Items from a dataset:
--*--

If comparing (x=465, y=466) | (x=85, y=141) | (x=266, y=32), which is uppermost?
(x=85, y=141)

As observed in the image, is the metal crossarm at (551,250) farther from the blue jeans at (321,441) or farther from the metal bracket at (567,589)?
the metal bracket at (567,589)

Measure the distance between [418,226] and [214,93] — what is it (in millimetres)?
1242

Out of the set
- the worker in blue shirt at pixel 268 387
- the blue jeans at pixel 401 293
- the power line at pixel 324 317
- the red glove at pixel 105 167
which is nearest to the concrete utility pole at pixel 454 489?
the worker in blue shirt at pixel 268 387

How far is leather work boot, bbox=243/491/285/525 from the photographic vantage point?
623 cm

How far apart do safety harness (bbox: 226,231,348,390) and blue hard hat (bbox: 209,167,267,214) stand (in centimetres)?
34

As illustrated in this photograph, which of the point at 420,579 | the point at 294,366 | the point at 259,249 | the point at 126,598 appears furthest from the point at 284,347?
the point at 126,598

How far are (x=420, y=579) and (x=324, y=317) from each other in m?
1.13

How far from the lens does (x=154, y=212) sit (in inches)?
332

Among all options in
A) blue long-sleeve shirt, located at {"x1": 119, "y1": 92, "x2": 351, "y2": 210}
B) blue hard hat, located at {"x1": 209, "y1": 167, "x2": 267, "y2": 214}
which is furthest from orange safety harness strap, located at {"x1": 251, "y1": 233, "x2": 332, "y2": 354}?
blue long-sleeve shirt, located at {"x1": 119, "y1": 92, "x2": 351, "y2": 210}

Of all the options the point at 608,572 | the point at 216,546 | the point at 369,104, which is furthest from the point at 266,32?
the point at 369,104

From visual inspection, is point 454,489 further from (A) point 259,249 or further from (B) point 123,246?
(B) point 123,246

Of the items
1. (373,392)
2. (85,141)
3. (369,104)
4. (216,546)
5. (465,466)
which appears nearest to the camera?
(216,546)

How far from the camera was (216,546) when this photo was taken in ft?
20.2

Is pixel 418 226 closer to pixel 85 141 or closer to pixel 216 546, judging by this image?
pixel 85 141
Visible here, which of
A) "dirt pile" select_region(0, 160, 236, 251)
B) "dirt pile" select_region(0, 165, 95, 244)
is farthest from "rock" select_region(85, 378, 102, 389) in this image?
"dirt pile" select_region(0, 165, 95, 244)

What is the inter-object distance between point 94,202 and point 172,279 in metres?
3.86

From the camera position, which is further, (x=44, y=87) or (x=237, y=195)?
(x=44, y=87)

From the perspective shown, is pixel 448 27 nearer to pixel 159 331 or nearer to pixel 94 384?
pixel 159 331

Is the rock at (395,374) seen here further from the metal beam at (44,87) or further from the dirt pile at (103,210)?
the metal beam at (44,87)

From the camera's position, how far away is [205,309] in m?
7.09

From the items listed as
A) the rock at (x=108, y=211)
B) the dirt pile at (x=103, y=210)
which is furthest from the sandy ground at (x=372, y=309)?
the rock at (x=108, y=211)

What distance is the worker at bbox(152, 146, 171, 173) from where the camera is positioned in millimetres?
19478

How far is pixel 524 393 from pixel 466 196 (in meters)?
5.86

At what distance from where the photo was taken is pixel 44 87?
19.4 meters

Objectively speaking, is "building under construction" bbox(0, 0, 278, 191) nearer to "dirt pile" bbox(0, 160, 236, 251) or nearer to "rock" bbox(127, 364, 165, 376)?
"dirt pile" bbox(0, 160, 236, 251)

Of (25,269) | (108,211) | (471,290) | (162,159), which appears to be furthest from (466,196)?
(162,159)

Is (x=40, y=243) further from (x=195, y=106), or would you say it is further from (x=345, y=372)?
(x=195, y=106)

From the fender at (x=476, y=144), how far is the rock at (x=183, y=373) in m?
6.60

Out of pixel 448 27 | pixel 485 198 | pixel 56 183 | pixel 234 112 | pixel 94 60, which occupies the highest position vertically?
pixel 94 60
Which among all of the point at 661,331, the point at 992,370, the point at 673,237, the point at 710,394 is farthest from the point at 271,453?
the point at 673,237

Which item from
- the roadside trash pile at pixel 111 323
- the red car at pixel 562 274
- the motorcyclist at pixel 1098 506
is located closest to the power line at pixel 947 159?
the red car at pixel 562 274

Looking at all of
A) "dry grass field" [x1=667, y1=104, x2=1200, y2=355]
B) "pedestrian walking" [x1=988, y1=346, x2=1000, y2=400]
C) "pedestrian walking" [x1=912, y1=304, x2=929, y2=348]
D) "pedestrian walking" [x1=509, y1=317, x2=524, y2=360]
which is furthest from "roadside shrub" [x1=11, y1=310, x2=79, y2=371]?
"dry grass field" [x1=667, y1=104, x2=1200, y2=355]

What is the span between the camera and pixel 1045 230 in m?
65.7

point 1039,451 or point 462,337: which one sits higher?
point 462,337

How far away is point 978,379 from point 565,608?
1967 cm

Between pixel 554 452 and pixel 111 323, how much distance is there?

--*--

- [WHAT YOU ARE ASKED TO DO]
Restate the listing in full, word for word.

- [FULL SOLUTION]
If comparing (x=465, y=466) | (x=85, y=141) | (x=266, y=32), which is uppermost?
(x=85, y=141)

As observed in the image, is the metal crossarm at (551,250) farther from the blue jeans at (321,441) or farther from the metal bracket at (567,589)?
the metal bracket at (567,589)

Measure the distance between [418,226] and [214,93] — what is it (in millimetres)?
1242

Out of the set
- the worker in blue shirt at pixel 268 387
- the blue jeans at pixel 401 293
- the power line at pixel 324 317
- the red glove at pixel 105 167
which is nearest to the concrete utility pole at pixel 454 489?
the worker in blue shirt at pixel 268 387

How far is leather work boot, bbox=243/491/285/525 from the photographic vantage point?
623 cm

How far apart do safety harness (bbox: 226,231,348,390) and blue hard hat (bbox: 209,167,267,214) stand (in centimetres)?
34

As illustrated in this photograph, which of the point at 420,579 | the point at 294,366 | the point at 259,249 | the point at 126,598 appears furthest from the point at 284,347?
the point at 126,598

How far are (x=420, y=579) and (x=324, y=317) from each other in m?
1.13

How far from the lens does (x=154, y=212) sit (in inches)?
332

Among all options in
A) blue long-sleeve shirt, located at {"x1": 119, "y1": 92, "x2": 351, "y2": 210}
B) blue hard hat, located at {"x1": 209, "y1": 167, "x2": 267, "y2": 214}
which is furthest from orange safety harness strap, located at {"x1": 251, "y1": 233, "x2": 332, "y2": 354}?
blue long-sleeve shirt, located at {"x1": 119, "y1": 92, "x2": 351, "y2": 210}

Of all the options the point at 608,572 | the point at 216,546 | the point at 369,104, which is furthest from the point at 266,32?
the point at 369,104

From visual inspection, is point 454,489 further from (A) point 259,249 or further from (B) point 123,246?
(B) point 123,246

Of the items
1. (373,392)
2. (85,141)
3. (369,104)
4. (216,546)
5. (465,466)
which appears nearest to the camera?
(216,546)

How far from the camera was (216,546) when this photo was taken in ft?
20.2

Is pixel 418 226 closer to pixel 85 141 or closer to pixel 216 546, judging by this image?
pixel 85 141
Visible here, which of
A) "dirt pile" select_region(0, 160, 236, 251)
B) "dirt pile" select_region(0, 165, 95, 244)
is farthest from "rock" select_region(85, 378, 102, 389) in this image?
"dirt pile" select_region(0, 165, 95, 244)

What is the inter-object distance between point 94,202 and point 172,279 in metres?
3.86

From the camera position, which is further, (x=44, y=87) or (x=237, y=195)?
(x=44, y=87)

From the perspective shown, is pixel 448 27 nearer to pixel 159 331 or nearer to pixel 94 384?
pixel 159 331

Is the rock at (395,374) seen here further from the metal beam at (44,87) or further from the dirt pile at (103,210)?
the metal beam at (44,87)

From the camera's position, how far away is [205,309] in m?
7.09

From the items listed as
A) the rock at (x=108, y=211)
B) the dirt pile at (x=103, y=210)
which is furthest from the sandy ground at (x=372, y=309)?
the rock at (x=108, y=211)

What distance is the worker at bbox(152, 146, 171, 173) from where the camera is positioned in millimetres?
19478

How far is pixel 524 393 from pixel 466 196 (in meters)?
5.86

At what distance from where the photo was taken is pixel 44 87?
19.4 meters

Objectively speaking, is "building under construction" bbox(0, 0, 278, 191) nearer to "dirt pile" bbox(0, 160, 236, 251) or nearer to "rock" bbox(127, 364, 165, 376)?
"dirt pile" bbox(0, 160, 236, 251)

Of (25,269) | (108,211) | (471,290) | (162,159), which appears to be furthest from (466,196)?
(162,159)

Is (x=40, y=243) further from (x=195, y=106), or would you say it is further from (x=345, y=372)?
(x=195, y=106)

From the fender at (x=476, y=144), how far is the rock at (x=183, y=373) in m?
6.60

Out of pixel 448 27 | pixel 485 198 | pixel 56 183 | pixel 234 112 | pixel 94 60, which occupies the highest position vertically?
pixel 94 60
Which among all of the point at 661,331, the point at 992,370, the point at 673,237, the point at 710,394 is farthest from the point at 271,453?
the point at 673,237

Which item from
- the roadside trash pile at pixel 111 323
- the red car at pixel 562 274
- the motorcyclist at pixel 1098 506
is located closest to the power line at pixel 947 159?
the red car at pixel 562 274

Looking at all of
A) "dry grass field" [x1=667, y1=104, x2=1200, y2=355]
B) "pedestrian walking" [x1=988, y1=346, x2=1000, y2=400]
C) "pedestrian walking" [x1=912, y1=304, x2=929, y2=348]
D) "pedestrian walking" [x1=509, y1=317, x2=524, y2=360]
which is furthest from "roadside shrub" [x1=11, y1=310, x2=79, y2=371]?
"dry grass field" [x1=667, y1=104, x2=1200, y2=355]

What is the span between the camera and pixel 1045 230 in m?
65.7

point 1039,451 or point 462,337: which one sits higher?
point 462,337

How far away is point 978,379 from point 565,608?
1967 cm

Between pixel 554 452 and pixel 111 323, how much distance is there?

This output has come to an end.